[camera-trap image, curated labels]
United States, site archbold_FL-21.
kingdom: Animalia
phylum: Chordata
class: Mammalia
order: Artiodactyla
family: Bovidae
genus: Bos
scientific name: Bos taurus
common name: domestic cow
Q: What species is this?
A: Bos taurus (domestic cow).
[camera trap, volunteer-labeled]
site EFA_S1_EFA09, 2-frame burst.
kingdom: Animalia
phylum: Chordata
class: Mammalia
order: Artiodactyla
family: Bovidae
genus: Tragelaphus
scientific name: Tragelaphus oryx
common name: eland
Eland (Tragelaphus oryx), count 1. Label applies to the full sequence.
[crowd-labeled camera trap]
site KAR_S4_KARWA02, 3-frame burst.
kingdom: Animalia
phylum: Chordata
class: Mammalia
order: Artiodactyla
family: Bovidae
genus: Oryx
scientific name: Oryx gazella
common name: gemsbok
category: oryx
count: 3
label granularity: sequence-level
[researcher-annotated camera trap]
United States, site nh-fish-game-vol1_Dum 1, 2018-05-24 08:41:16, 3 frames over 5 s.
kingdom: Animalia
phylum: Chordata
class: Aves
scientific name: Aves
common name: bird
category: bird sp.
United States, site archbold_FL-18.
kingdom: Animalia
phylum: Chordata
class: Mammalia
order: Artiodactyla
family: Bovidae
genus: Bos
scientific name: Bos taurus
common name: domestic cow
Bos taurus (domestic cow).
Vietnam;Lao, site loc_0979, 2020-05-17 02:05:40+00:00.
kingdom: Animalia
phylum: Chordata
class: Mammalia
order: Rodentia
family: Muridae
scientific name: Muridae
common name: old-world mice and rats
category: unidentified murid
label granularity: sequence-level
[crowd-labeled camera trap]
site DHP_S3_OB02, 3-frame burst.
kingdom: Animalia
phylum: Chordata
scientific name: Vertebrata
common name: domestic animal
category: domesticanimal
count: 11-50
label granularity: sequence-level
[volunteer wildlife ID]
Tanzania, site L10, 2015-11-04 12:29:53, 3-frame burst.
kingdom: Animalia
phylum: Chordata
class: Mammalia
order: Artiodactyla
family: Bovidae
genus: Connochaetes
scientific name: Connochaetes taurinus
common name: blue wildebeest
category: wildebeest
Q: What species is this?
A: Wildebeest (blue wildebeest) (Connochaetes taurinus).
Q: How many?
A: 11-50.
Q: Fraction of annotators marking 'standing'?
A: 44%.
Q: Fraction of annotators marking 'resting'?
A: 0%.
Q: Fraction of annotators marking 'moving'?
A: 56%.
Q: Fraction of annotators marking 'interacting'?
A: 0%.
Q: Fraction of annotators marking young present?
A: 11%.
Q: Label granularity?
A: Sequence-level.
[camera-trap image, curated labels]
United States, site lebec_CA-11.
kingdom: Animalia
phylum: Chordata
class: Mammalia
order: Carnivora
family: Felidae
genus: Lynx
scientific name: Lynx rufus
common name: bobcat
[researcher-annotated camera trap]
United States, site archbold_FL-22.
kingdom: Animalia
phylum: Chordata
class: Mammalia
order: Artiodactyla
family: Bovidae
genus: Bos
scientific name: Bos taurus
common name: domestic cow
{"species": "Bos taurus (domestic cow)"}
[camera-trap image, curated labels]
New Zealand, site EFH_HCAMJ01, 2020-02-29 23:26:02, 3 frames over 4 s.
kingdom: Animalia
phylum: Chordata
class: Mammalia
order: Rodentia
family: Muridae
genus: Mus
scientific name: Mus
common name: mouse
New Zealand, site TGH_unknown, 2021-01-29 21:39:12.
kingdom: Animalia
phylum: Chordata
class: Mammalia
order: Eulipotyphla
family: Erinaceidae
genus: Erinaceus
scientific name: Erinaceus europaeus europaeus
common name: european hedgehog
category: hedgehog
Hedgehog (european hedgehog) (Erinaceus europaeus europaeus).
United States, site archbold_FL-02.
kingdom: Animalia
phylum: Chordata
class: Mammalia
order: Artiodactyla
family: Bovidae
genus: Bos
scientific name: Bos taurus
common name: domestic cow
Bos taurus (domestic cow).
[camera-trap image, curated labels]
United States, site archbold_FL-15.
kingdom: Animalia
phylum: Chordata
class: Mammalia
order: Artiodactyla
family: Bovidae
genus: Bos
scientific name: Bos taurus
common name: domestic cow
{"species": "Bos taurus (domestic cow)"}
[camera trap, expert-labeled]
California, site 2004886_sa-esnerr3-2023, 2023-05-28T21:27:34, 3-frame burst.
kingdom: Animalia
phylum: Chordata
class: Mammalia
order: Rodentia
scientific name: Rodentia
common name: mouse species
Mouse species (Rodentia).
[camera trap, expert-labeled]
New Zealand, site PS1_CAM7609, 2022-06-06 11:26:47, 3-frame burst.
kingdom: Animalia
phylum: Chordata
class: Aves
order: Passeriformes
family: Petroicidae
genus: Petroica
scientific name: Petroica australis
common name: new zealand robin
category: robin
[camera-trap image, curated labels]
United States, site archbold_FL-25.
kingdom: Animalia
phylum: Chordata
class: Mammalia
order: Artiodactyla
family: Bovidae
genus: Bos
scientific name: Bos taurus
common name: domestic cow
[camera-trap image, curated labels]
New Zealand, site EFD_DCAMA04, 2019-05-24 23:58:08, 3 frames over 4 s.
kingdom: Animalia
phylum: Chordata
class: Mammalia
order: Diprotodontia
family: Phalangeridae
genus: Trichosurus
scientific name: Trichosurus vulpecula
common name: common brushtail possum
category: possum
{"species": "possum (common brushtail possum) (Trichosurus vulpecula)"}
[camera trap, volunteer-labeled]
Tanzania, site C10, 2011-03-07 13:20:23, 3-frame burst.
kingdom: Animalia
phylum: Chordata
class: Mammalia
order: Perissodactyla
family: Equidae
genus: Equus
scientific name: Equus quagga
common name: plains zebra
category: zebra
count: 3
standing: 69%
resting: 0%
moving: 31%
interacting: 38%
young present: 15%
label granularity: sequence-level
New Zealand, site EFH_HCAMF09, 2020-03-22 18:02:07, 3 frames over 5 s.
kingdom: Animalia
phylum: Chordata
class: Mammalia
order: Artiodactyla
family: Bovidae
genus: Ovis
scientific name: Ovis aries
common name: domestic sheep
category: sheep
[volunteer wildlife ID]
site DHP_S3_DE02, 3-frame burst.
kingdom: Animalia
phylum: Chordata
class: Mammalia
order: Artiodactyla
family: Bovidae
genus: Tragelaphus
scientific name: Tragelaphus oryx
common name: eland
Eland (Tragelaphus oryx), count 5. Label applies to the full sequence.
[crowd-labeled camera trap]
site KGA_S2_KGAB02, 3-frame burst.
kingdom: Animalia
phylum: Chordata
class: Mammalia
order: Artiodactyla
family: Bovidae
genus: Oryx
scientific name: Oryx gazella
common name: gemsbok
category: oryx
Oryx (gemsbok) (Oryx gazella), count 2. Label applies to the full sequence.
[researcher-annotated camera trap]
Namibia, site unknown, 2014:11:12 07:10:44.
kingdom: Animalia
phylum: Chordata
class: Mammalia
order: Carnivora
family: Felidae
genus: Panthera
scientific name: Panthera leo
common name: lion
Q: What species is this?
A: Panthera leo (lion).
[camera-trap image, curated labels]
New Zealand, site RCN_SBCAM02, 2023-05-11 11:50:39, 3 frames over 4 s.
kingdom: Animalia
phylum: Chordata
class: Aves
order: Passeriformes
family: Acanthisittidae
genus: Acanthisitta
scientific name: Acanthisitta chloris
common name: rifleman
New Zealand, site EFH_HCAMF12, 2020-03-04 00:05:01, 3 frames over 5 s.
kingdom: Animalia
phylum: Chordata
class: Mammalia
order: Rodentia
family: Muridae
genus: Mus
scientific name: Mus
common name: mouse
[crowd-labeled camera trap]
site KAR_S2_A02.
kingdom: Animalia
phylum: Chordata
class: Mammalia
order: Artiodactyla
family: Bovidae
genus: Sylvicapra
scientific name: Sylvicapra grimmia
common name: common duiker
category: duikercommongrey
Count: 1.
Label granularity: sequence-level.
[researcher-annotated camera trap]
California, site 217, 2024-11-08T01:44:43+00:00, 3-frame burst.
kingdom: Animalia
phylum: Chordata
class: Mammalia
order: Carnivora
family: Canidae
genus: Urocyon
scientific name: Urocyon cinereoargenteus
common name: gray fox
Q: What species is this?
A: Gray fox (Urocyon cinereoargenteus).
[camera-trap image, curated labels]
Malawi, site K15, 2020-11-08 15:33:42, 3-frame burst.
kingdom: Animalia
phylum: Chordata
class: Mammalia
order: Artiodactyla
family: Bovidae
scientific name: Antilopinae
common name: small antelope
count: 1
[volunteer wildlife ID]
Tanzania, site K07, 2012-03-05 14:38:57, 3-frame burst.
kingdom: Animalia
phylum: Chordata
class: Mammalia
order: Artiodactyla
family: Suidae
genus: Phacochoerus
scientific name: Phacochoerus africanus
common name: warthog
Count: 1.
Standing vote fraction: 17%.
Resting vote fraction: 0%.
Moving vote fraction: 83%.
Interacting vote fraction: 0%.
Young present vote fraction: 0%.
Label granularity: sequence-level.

#####

* WORK REQUEST *
In the entries above, identify each line that includes the string "present", then copy it.

* ANSWER SPACE *
Q: Fraction of annotators marking young present?
young present: 15%
Young present vote fraction: 0%.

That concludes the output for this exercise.